● SELECTED PASSAGE
>>>>

Transcript: Questioning Jewish Identity

NARRATION: Rabbi Angela Buchdahl serves as cantor at New York's prestigious Central Synagogue-she is the first Asian American to be invested as a cantor and the first Asian American to be ordained as a Rabbi in all of North America.

Angela was born in Seoul, South Korea on July 8th 1972 to a Jewish American army veteran and a Korean Buddhist mother. Angela told me that as she grew up in Tacoma, Washington, where they moved when she was five, she often felt conflicted about her identities as an American, a Korean, and a Jew.

Though raised in the Jewish religion, it was during a trip to Israel as a teenager when she was forced to confront the "authenticity" of her religious beliefs. How could a person who looked like her, someone demanded, be genuinely Jewish?

RABBI ANGELA BUCHDAHL: I felt so rejected by the larger Jewish community. I’d had a lot of people say to me, you’re not really Jewish. I remember I called my mother from Israel. I couldn’t even speak for the first few minutes because I was just weeping so hard. And I said, “That’s it, I think I’m going to just not be Jewish anymore. I’m going to stop.” I don’t have a Jewish name. Look at me, I don’t have a Jewish face. I could just stop being Jewish and nobody would ever know. And my mother said, “Is that really possible?” And I realized I couldn’t shed my Jewish identity any more than I could shed being a woman or being Korean. It might not be as evident on my face but it was, not just a part of my DNA, but it was the way I looked at the whole world. It was…it was who I was.

HENRY LOUIS GATES, JR.: Hmmm.

BUCHDAHL: In, in every fiber of my being. I came back from that summer and I said, “I want to be a rabbi.”

NARRATION: Last year, Angela made "Newsweek's" list of the 50 most influential Rabbis in America, and she is one of the rising stars in the Reform Movement.

<<<<

● DIRECTIONS FOR THIS TASK
According to the transcript on questioning Jewish identity, where did Angela Buchdahl's family move when she was five?

● INFORMATION PROVIDED
>>>>

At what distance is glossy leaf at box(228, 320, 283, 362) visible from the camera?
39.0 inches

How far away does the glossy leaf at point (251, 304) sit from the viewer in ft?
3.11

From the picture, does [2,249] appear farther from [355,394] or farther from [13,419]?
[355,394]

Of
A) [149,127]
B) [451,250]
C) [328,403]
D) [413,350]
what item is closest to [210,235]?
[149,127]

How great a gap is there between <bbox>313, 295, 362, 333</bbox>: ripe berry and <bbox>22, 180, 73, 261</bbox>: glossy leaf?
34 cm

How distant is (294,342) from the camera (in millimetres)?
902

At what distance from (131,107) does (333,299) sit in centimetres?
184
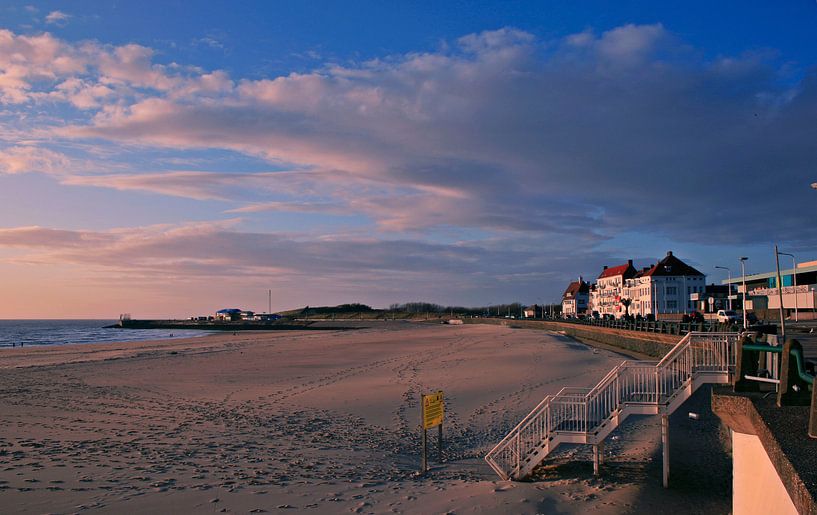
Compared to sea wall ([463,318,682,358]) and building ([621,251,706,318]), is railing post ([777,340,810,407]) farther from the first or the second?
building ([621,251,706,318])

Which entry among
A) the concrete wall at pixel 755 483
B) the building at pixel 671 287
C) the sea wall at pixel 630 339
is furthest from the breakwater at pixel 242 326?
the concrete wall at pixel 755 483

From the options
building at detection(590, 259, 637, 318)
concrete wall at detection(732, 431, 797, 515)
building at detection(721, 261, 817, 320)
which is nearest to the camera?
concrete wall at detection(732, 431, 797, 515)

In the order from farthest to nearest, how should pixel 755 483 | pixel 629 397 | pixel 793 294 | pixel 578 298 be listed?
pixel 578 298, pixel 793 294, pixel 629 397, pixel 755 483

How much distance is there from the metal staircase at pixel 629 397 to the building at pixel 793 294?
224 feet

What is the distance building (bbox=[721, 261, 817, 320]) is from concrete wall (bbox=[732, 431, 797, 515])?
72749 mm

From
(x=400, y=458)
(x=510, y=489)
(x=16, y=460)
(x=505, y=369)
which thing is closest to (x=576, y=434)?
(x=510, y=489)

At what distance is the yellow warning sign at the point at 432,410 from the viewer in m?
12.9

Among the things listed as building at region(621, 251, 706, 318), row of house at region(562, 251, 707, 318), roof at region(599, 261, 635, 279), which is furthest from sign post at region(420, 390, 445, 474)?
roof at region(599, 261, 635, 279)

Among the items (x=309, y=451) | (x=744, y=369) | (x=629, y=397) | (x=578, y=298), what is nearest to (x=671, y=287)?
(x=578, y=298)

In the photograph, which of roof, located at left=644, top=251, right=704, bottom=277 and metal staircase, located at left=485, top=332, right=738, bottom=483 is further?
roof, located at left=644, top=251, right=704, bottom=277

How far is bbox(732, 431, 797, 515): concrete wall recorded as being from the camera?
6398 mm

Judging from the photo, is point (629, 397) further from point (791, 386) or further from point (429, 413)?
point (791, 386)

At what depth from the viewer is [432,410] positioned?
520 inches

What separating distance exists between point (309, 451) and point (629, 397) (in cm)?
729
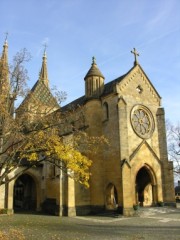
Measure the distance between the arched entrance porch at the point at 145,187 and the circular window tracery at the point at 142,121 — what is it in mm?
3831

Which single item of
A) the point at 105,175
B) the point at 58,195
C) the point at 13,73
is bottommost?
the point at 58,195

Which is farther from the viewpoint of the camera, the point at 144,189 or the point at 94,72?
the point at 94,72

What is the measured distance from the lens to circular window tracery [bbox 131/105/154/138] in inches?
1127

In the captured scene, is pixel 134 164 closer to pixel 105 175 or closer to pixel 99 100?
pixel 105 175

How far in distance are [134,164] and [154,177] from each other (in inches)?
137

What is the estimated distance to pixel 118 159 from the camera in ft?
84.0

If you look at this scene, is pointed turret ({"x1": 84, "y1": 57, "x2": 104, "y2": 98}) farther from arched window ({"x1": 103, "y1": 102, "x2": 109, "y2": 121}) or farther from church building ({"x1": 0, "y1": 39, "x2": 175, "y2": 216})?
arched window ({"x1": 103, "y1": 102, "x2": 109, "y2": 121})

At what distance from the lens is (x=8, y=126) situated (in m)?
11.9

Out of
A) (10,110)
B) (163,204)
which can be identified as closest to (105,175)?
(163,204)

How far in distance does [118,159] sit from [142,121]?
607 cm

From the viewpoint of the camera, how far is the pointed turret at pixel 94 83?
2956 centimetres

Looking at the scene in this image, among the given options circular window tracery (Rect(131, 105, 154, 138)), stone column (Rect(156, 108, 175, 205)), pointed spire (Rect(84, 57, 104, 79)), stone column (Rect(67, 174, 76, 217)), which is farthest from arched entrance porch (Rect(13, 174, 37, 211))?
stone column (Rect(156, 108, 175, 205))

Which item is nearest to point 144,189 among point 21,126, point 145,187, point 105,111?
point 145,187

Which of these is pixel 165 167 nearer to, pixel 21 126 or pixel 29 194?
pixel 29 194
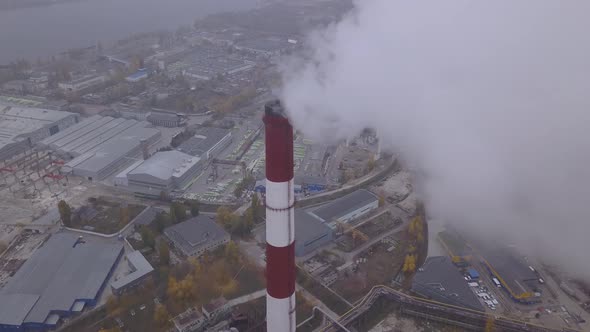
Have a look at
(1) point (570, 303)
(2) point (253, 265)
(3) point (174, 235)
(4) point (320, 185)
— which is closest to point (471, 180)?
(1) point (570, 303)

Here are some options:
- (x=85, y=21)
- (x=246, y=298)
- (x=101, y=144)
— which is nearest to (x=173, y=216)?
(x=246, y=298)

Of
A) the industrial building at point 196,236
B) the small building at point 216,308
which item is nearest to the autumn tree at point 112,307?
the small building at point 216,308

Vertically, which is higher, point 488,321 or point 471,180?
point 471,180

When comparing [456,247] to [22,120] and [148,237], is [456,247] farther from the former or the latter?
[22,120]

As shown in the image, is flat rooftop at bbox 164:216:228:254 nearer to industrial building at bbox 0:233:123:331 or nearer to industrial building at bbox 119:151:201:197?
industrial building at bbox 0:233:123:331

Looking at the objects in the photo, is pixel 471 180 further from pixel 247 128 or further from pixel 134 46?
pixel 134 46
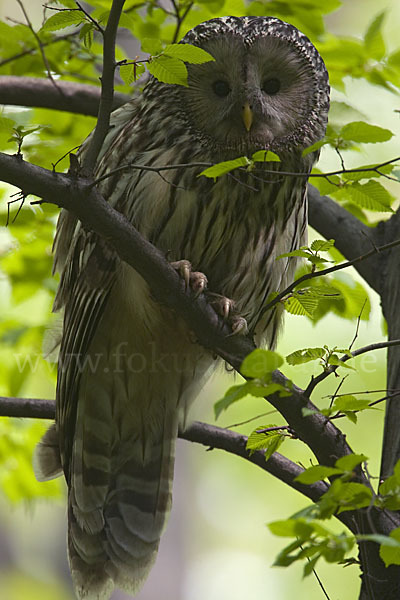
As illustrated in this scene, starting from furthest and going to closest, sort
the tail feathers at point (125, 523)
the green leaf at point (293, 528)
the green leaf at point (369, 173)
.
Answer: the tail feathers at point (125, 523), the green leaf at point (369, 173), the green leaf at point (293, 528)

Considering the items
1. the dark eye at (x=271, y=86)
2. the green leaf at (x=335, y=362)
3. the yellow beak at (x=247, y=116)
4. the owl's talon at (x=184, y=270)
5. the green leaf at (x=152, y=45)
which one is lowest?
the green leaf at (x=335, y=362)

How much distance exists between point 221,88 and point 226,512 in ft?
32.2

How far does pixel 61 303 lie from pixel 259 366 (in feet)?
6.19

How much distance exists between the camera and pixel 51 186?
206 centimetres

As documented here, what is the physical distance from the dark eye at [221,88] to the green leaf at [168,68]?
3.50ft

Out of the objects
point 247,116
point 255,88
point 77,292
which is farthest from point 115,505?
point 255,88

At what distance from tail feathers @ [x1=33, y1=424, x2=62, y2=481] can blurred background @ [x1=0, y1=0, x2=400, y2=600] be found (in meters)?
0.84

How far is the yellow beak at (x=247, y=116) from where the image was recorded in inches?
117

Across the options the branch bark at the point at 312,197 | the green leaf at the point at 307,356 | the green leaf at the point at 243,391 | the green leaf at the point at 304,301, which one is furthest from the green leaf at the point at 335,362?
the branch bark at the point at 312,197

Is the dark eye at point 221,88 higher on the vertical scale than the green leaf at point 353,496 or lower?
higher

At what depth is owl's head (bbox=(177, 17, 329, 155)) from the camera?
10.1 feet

<<<<
>>>>

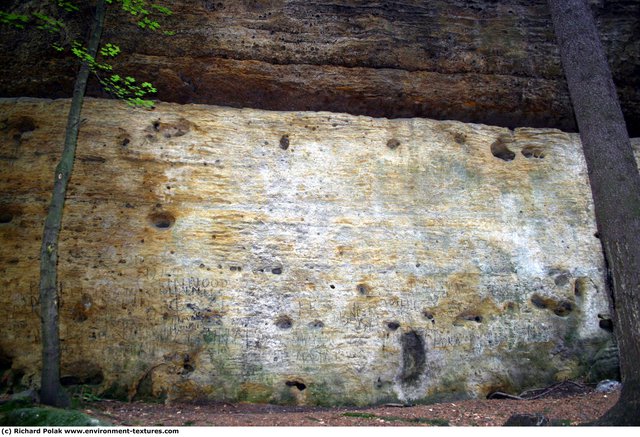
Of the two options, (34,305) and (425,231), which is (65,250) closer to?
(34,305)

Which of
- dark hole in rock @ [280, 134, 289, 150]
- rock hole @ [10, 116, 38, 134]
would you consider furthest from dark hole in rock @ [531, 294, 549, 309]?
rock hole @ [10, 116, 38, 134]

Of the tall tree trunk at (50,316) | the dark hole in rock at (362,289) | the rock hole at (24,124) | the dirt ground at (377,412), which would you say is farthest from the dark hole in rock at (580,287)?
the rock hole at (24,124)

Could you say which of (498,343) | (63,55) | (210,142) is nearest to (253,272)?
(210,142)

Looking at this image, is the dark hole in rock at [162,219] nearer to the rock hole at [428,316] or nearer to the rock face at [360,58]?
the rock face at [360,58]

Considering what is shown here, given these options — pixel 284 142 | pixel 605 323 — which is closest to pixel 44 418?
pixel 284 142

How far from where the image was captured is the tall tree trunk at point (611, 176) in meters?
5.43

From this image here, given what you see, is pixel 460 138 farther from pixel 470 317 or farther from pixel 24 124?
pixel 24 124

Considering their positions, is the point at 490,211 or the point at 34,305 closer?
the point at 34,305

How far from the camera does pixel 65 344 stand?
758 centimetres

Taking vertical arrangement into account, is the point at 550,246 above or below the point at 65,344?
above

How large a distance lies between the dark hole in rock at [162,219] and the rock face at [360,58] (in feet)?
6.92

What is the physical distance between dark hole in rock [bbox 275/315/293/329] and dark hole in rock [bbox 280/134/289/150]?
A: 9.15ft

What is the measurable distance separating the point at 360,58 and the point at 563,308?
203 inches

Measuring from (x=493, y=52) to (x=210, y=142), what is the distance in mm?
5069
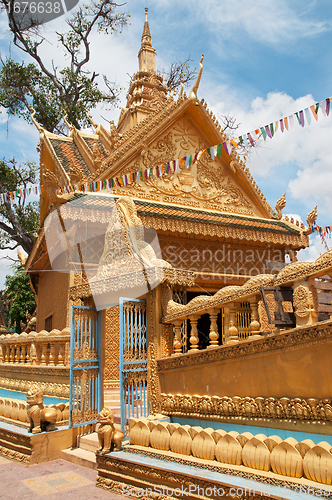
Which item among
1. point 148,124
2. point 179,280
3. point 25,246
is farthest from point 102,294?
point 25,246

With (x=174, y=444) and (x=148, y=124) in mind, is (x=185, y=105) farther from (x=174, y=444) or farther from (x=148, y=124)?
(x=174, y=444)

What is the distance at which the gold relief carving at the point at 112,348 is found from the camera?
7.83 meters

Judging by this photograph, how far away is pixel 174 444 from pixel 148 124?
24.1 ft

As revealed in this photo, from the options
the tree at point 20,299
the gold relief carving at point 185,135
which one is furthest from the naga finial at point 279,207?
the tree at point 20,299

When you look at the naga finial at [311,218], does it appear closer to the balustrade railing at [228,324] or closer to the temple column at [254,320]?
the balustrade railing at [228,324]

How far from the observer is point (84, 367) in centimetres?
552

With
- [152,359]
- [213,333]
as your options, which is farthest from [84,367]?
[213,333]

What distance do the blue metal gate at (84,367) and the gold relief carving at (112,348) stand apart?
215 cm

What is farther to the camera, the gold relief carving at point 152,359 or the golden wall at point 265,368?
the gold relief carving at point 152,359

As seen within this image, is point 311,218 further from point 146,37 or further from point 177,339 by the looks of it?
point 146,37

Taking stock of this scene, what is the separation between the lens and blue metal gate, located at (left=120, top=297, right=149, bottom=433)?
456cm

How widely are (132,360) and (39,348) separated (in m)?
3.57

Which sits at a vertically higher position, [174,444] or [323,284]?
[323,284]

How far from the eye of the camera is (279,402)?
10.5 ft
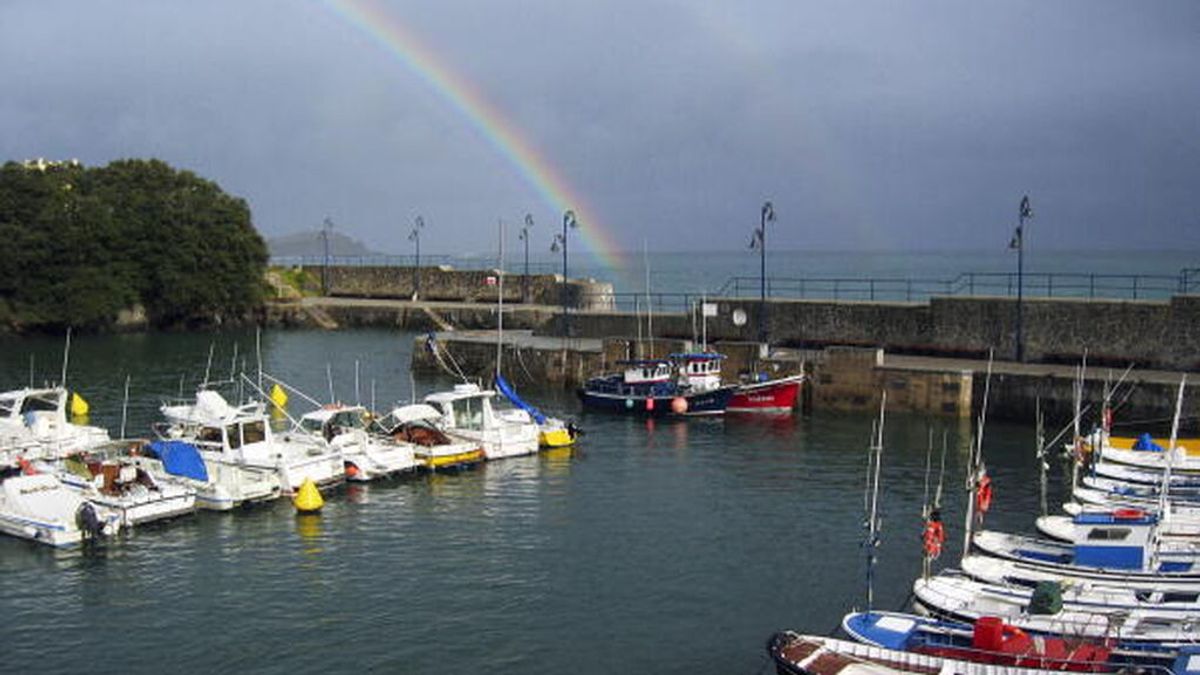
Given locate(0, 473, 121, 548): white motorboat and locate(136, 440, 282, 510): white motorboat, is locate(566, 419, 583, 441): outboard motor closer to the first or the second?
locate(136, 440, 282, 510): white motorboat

<<<<

● ANSWER TO THE EXERCISE
Tacoma, Washington